▶ **DIRECTIONS FOR THIS TASK**
Take the lines in the listing below from the line with "KIEV, UCRANIA - 22" up to and including the line with "Yuria Celidwen tastes" and set them down exactly, skipping pictures and adding nothing.

---- RECORDS TO PROCESS

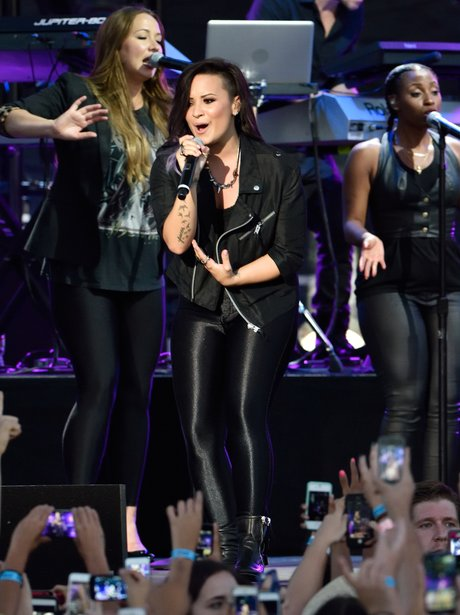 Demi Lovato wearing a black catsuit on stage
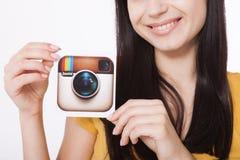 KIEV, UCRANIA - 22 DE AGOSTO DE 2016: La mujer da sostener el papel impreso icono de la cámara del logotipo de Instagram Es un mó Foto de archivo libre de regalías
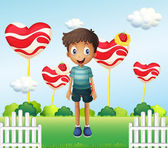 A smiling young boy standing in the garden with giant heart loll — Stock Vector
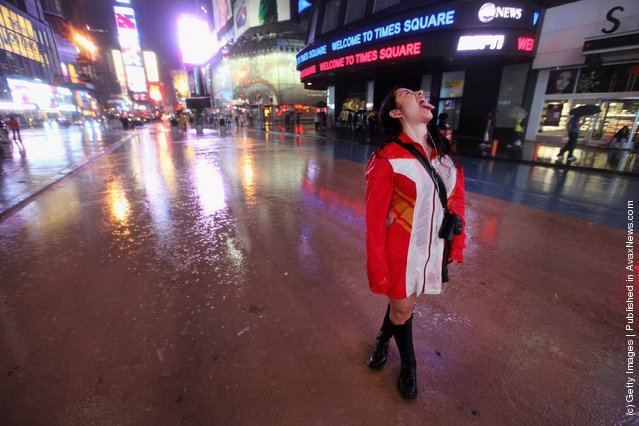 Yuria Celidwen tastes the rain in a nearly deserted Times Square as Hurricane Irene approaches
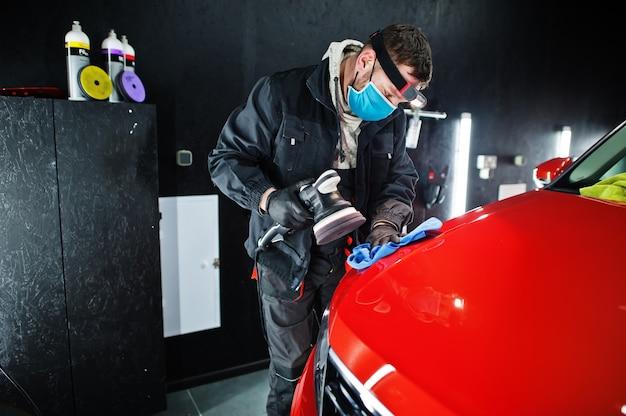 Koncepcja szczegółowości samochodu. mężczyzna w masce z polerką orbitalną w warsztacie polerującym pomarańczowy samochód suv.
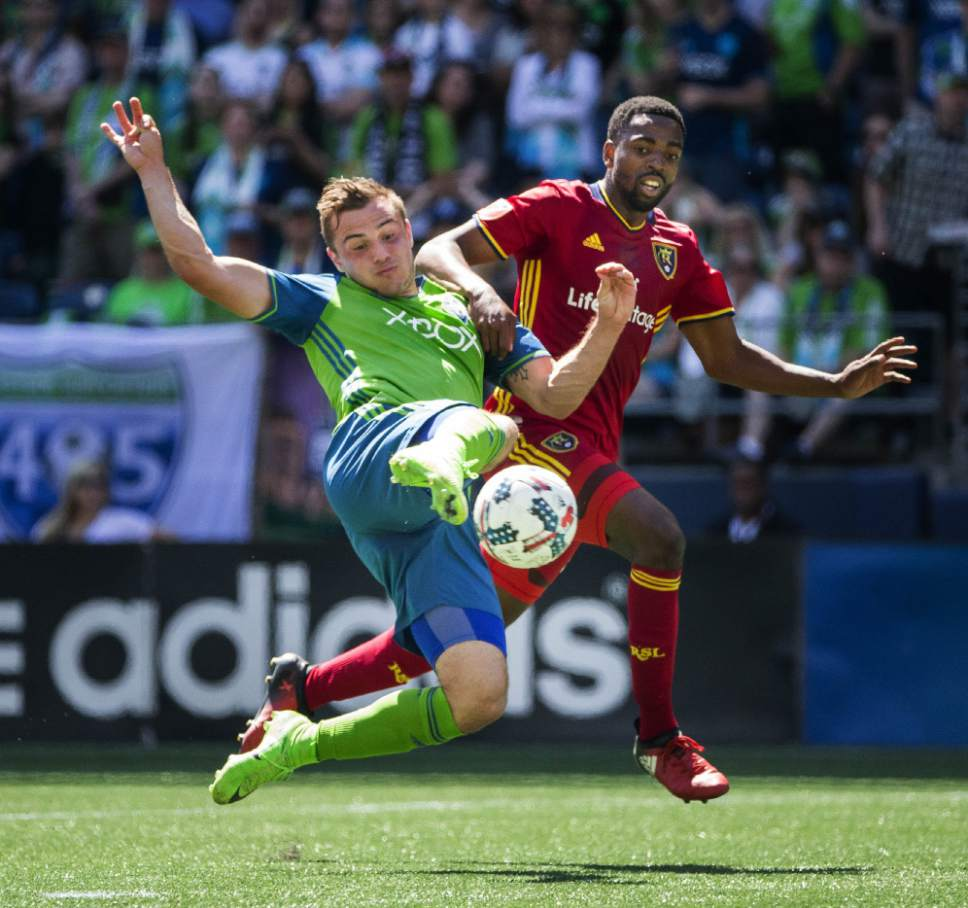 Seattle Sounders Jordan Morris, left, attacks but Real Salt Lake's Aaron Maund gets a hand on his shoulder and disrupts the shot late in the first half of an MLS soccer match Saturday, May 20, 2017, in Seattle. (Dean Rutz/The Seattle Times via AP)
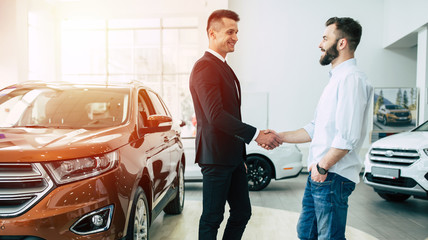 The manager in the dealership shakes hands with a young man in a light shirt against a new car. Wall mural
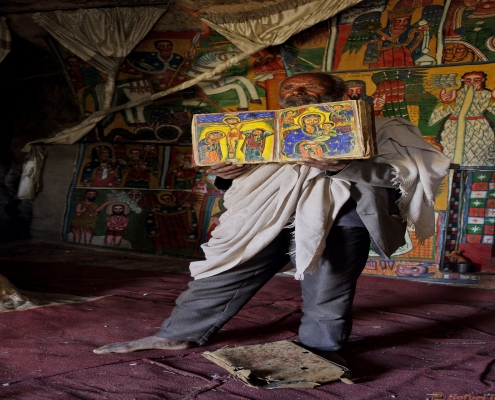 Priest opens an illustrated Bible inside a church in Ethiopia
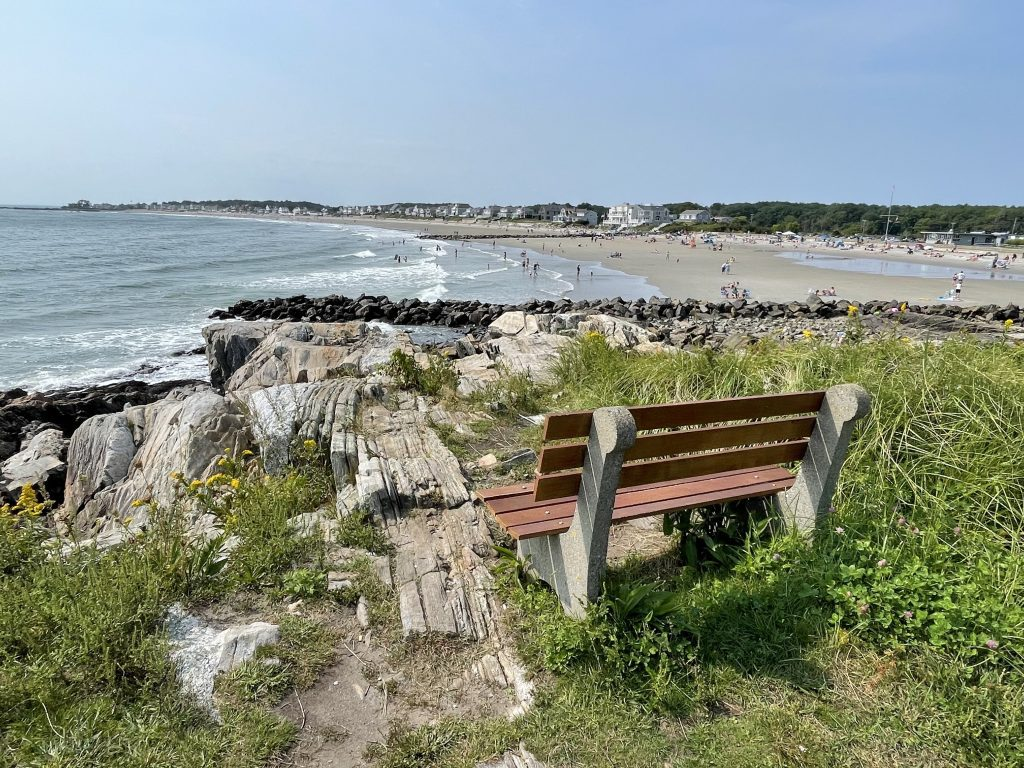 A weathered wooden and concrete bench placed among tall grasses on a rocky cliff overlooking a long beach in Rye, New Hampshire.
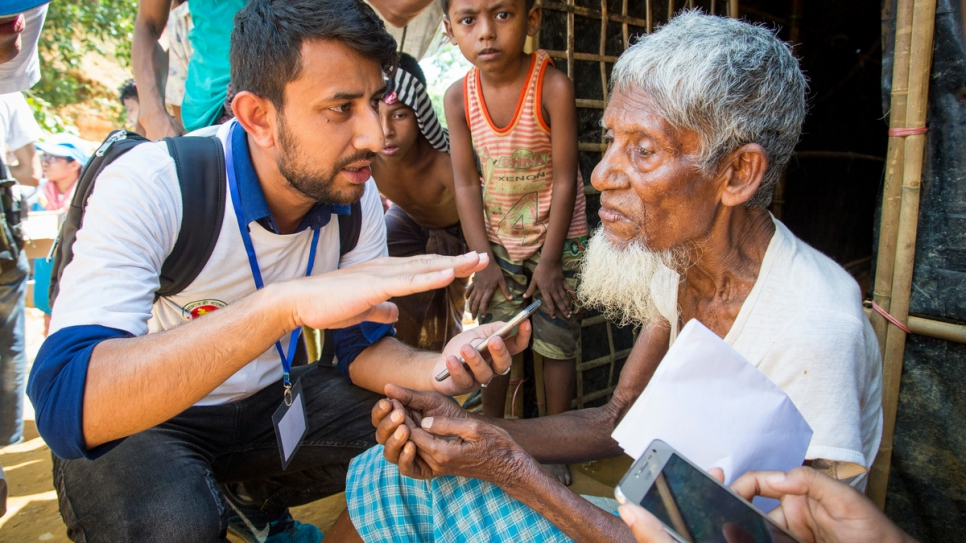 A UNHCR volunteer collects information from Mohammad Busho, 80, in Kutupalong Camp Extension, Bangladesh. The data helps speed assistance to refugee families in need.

--------

▶ **REPLY**
 KIEV, UCRANIA - 22 DE AGOSTO DE 2016: La mujer da sostener el papel impreso icono de la cámara del logotipo de Instagram Es un mó Foto de archivo libre de regalías
 A smiling young boy standing in the garden with giant heart loll — Stock Vector
 Yuria Celidwen tastes the rain in a nearly deserted Times Square as Hurricane Irene approaches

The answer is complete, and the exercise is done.